Thanks to their exponential fame they quickly managed to sell personalities’ collections such as Andy Warhol’s in 1988, Greta Garbo’s in 1990, Jacqueline Kennedy’s in 1996 and Gianni Versace’s in 2001. In 2008, the Damien Hirst’s auction, “Beautiful Inside My Head Forever”, was a milestone for Sotheby’s setting a world record in the contemporary art category.
A series of celebrated auctions in recent years have secured the company’s reputation for staging groundbreaking events. For instance, in 2012 the sale of Edvard Munch’s Scream – described by The New York Times as an “irresistible trophy”– made headlines around the world. Similarly in 2016, the hugely anticipated single-owner sales of the Duchess of Devonshire’s private collection of her David Bowie album drew unprecedented auction participation and unique media coverage!
Geographical expansion began and accelerated in the years to come. First in New York with the acquisition of Parke-Bernet in 1955, America’s largest fine art auction house, followed by the move to Hong Kong in 1973, a Russian office in 1988, an Indian one in 1992, a French one in 2001, and one in mainland China in 2012.
During these years, the company was changing ownership from one wealthy hand to another. In 1977, the year of Wilson’s death, the company went public. The same year it was bought by Alfred Taubman, who opened new offices in New York. In 1988 the company went public again and was listed on the New York stock exchange.
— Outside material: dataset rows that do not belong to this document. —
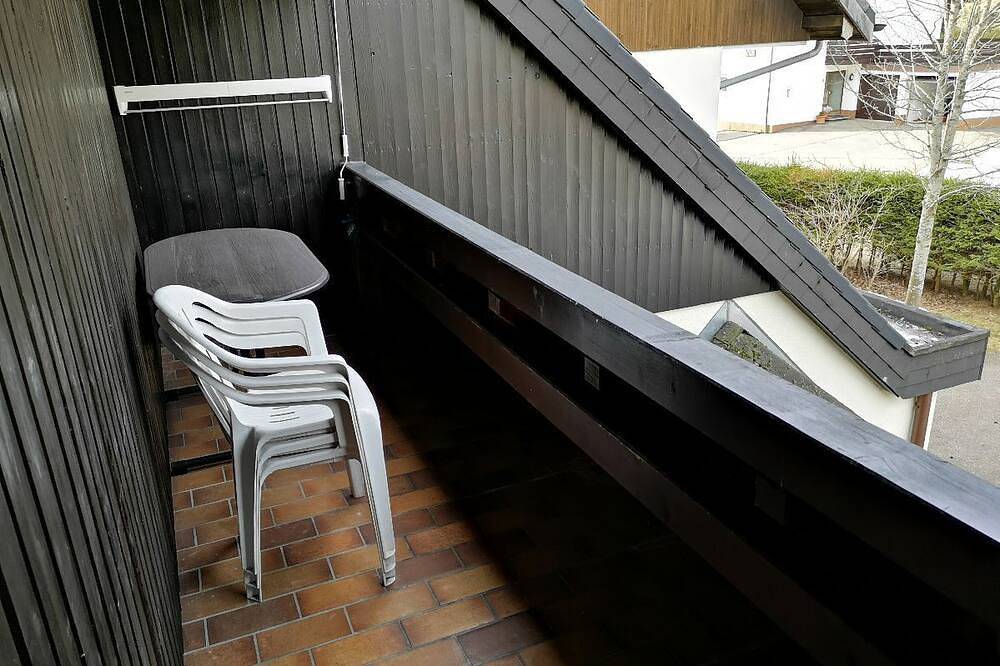 Ganze Wohnung, Apartment C1 f. 5 Pers. + Kleinkind in Suedlicher Schwarzwald, Sankt Blasien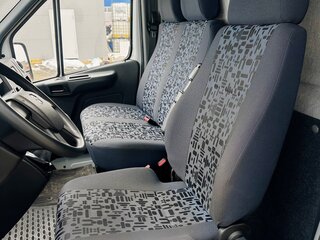 2022 ГАЗ ГАЗель Next, белый, 2250000 рублей, вид 1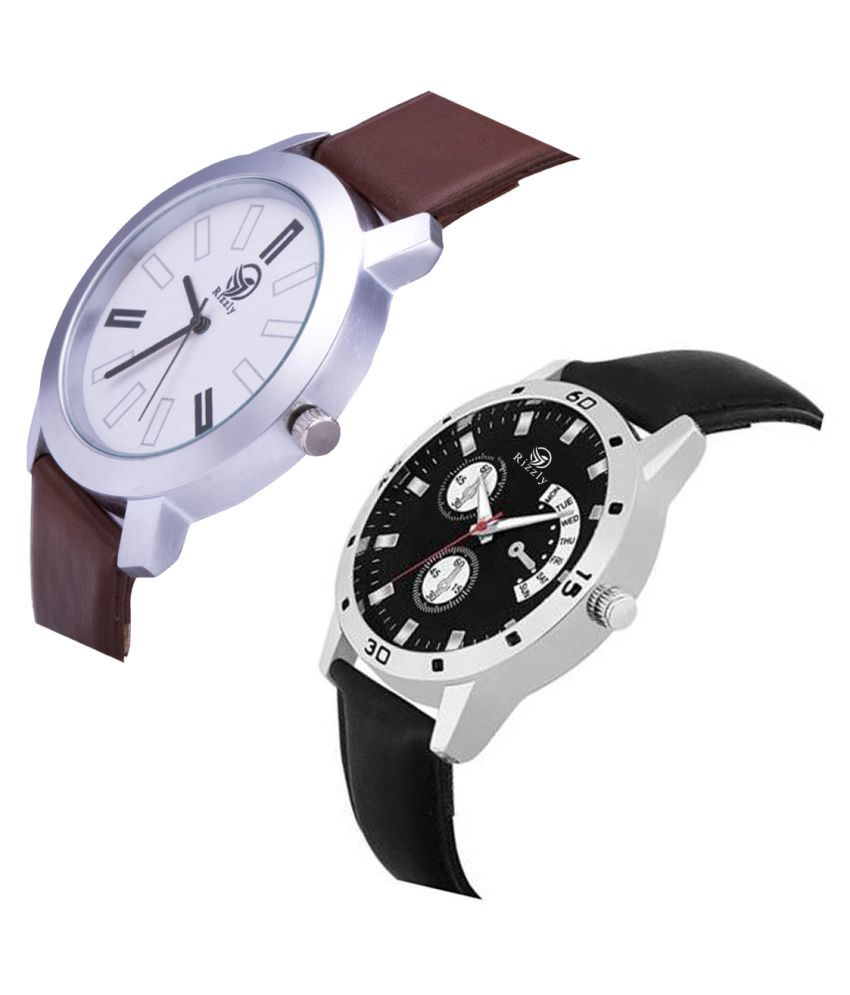 rizzly watches is good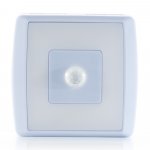 Lampa de noapte Reer NightGuide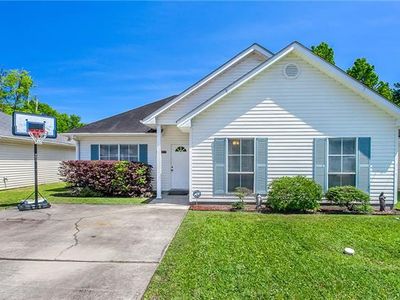 314 3rd St, Pearl River, LA, 70452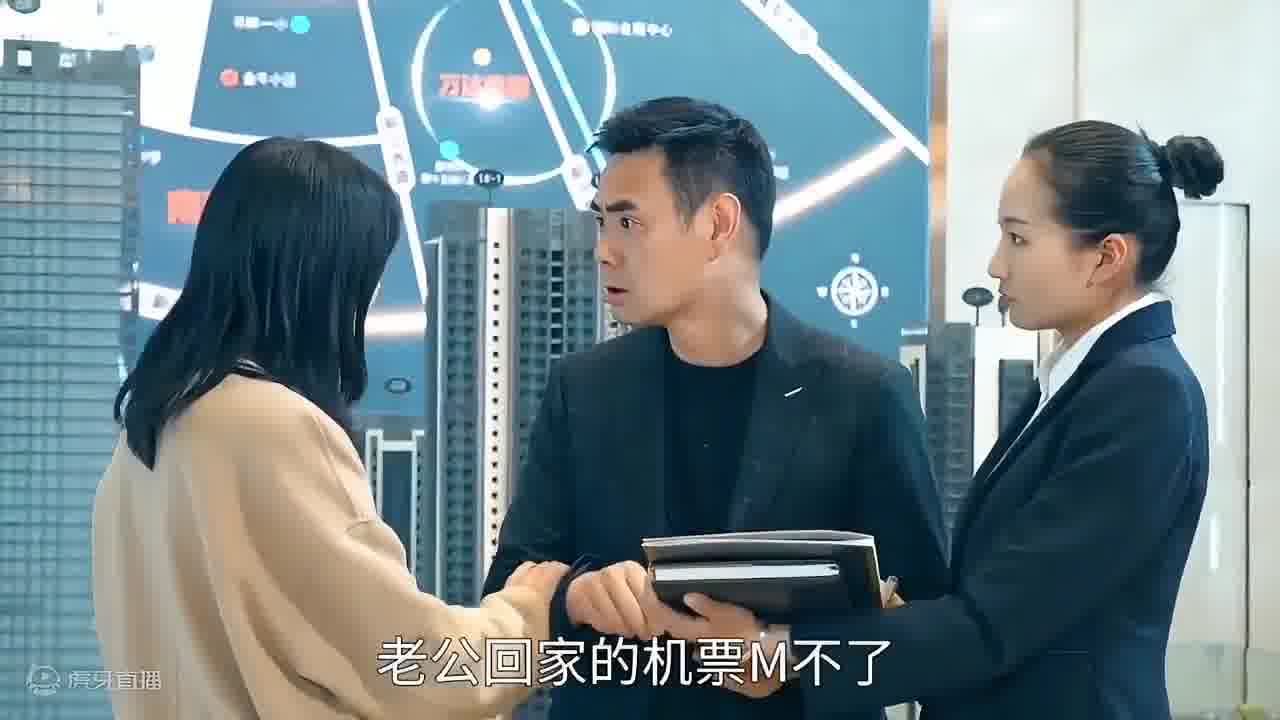 你凭本事借的钱，为啥要还呢？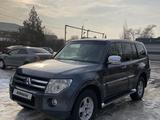 Mitsubishi Pajero 2007 годаүшін6 800 000 тг. в Алматы – фото 4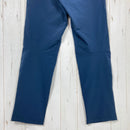 【Men's M ネイビー系】 The North Face ( ザ・ノースフェイス ) アルパイン ライト パンツ Alpine Light Pant ナイロン ウェア ボトムス ロングパンツ ソフトシェル z00058431  ソフトシェル ロングパンツ ボトム-10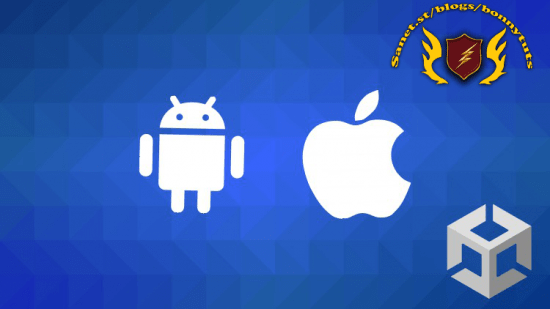 Unity Mobile Game Development (2023)  第1张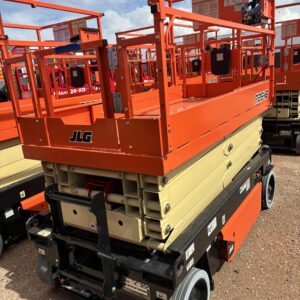 2026 JLG R2646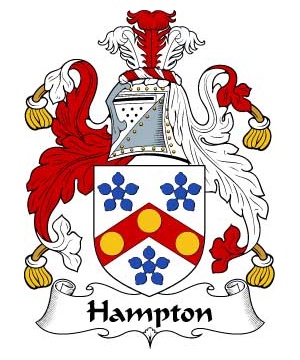 British/H/Hampton-Crest-Coat-of-Arms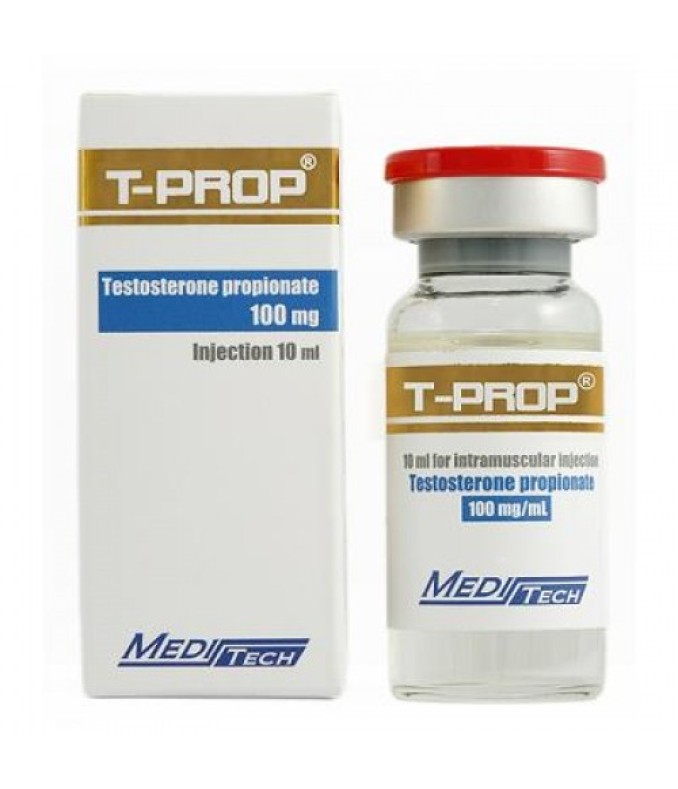 T-Prop, Meditech 10 ML [100mg/1ml]
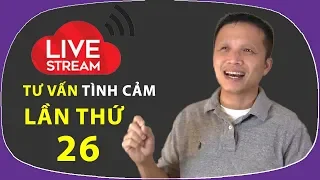 💥Gỡ rối tơ lòng... thòng 26!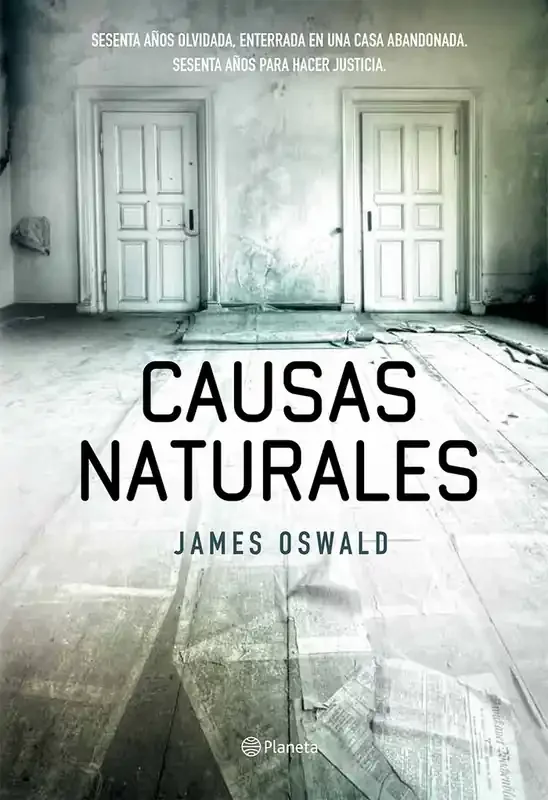 Causas naturales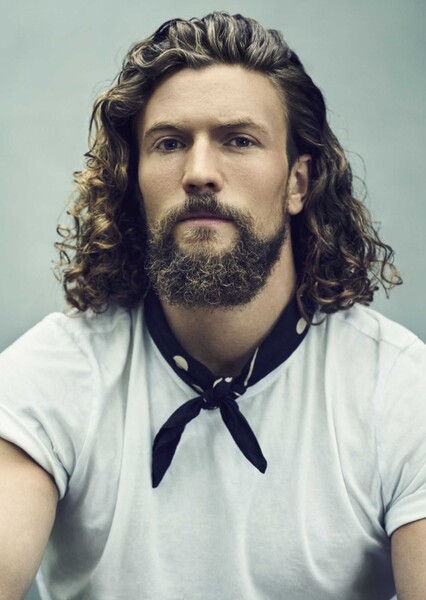 Leo Suter photo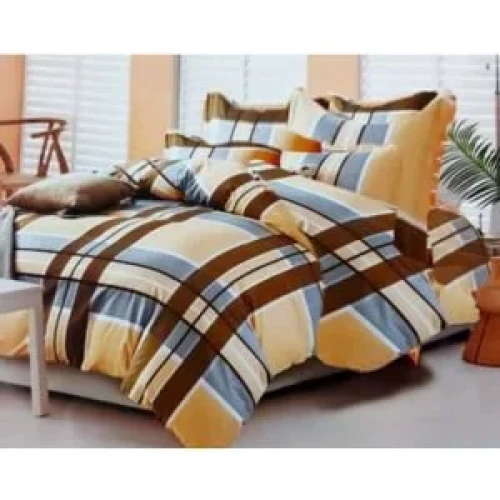 5×6 inch 4 Pack Jack Duvet Muticolored Combo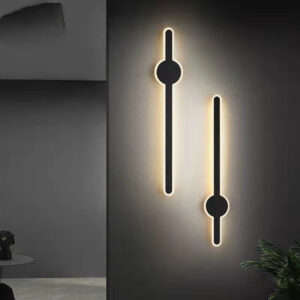 Zaina Luxury Acrylic Light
And this year, in 2019, the British auction house was snapped up by the French tycoon Drahi for a whooping $3.7 billion.
Going Digital in the 21st century
Today, Sotheby’s has widely diversified its business by taking a number of initiatives. To name a few, there is S|2, Sotheby's gallery arm, its two retail businesses, Sotheby’s Diamonds and Sotheby’s Wine, its real estate services under Sotheby’s International Realty, its art financing service for companies under Sotheby’s Financial Services and its collection advisory subsidiary with Art Agency, Partners. The auction house has also focused massively on digital initiatives; in 2018, 60% of new bidders at Sotheby’s were online.
Seeking more technological leadership, Sotheby’s is increasing its presence online; for instance, they launched the Sotheby’s Museum Network, a collection of video content from the world’s most renowned institutions, including Tate and the Whitney Museum of American Art. In 2016, driven to attain the finest technical and statistical knowledge on the art market, Sotheby’s acquired two internationally renowned businesses: Orion Analytical, a materials analysis and consulting firm in the art world, and The Mei Moses Art Indices, an analytic tool which collects price information for objects that have come to auction.
It seems clear that Sotheby’s is expanding virtually as well as physically. Just the past May, the art market giant unveiled a dramatic expansion of the flagship site in NYC and re-imagined the space with 40 galleries dividing an ensemble of more than 90,000 square feet. Although we cannot predict what the future of Sotheby’s will look like… From all of us here at Convelio, we wish Sotheby’s 275 more years of success!